Gunwalking Controversy

The Attorney General testified about mistakes in front of Congress Wednesday.
Transcript

Shelby: In the past five years, 94,000 weapons were recovered in Mexico. Nearly two-thirds of them have been traced to American sources. That is why U.S. officials came up with an operation to crack down on the illegal gun trade. But things didn’t go as planned, and now some are answering to Congress.

For the first time, Attorney General Holder made a difficult admission to Congress this week.

Attorney General Holder: Any instance of so-called gunwalking is unacceptable. Regrettably, this tactic was used as part of Fast and Furious.

Shelby: Under Holder’s supervision, Operation Fast and Furious was supposed to be a sting. Using a technique known as gunwalking, the Bureau of Alcohol, Tobacco and Firearms, or ATF, was to trace high-powered weapons as they illegally crossed the U.S./Mexico border and walked into the hands of criminals. The goal was to take down a Mexican drug cartel, but the operation backfired. Some of the more than 2,000 guns that were allowed to cross the border showed up at crime scenes in Arizona and Mexico. Two of them were found at the murder scene of border patrol agent Brian Terry. Now, Holder and the ATF are under fire.

“I feel like we’ve been betrayed by our government in Washington, D.C. and we need answers.”

“To arm the criminals that come through our state, in transporting drugs and transporting people is unconscionable.”

Shelby: Kept in the dark about the operation taking place in their own state, Arizona sheriffs demanded an independent investigation of Fast and Furious.

Holder has been widely accused of being dishonest about Fast and Furious. But this week, he defended his position in front of a senate committee.

“Would you like to apologize today for this program that went so wrong, that took the life of a United States law enforcement agent?”

Holder: I certainly regret what happened to Agent Brain Terry. It is not fair. However, to assume that the mistakes that happened in Fast and Furious directly led to the death of Agent Terry…”

Shelby: There is evidence that Holder received memos about Fast and Furious as early as July 2010. But Holder’s office sent a letter to Congress denying gunwalking in February of this year.

This week, holder faced questions about the letter.

Holder: It contains… What I said was it contains inaccurate information.

“Well, isn’t that false?”

Holder: Well, false,… I don’t want to quibble with you but false, I think, implies people making a decision to deceive.

Shelby: Holder also told the committee that he had called for an investigation, but some people weren’t convinced.

“We’ve heard five different stories and every time we hear one it’s different. We never got a straight answer.”

Shelby: Agent Terry’s parents, who watched the hearing, say they are still waiting for someone to take responsibility for the weapons found at the scene of their son’s murder.

“I just couldn’t believe they let those guns over the boarder. I think that they know they did wrong and if it wasn’t for Brain’s death, I don’t think… I think this would still being going on.”

 

Attorney general holder admitted the operation was flawed and said it “must never happen again,” but the questioning is far from over- holder and other officials will likely be called to testify at more hearings in the coming weeks.

= = = = = = =

#### The tasks
**a.** What does the transcript on gunwalking say happened to two of the guns that were allowed to cross the border?
**b.** From the transcript on gunwalking, reproduce word for word the passage from "Holder: I certainly" to "decision to deceive.".
**c.** Name every person whom the transcript on gunwalking identifies by name.

#### Data section
= = = = = = =

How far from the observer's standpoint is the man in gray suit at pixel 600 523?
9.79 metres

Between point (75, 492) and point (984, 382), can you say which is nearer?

= = = = = = =

#### Final results
**a.** They were found at the murder scene of border patrol agent Brian Terry.

**b.**
Holder: I certainly regret what happened to Agent Brain Terry. It is not fair. However, to assume that the mistakes that happened in Fast and Furious directly led to the death of Agent Terry…”

Shelby: There is evidence that Holder received memos about Fast and Furious as early as July 2010. But Holder’s office sent a letter to Congress denying gunwalking in February of this year.

This week, holder faced questions about the letter.

Holder: It contains… What I said was it contains inaccurate information.

“Well, isn’t that false?”

Holder: Well, false,… I don’t want to quibble with you but false, I think, implies people making a decision to deceive.

**c.**
- Shelby
- Attorney General Holder
- Brian Terry, the border patrol agent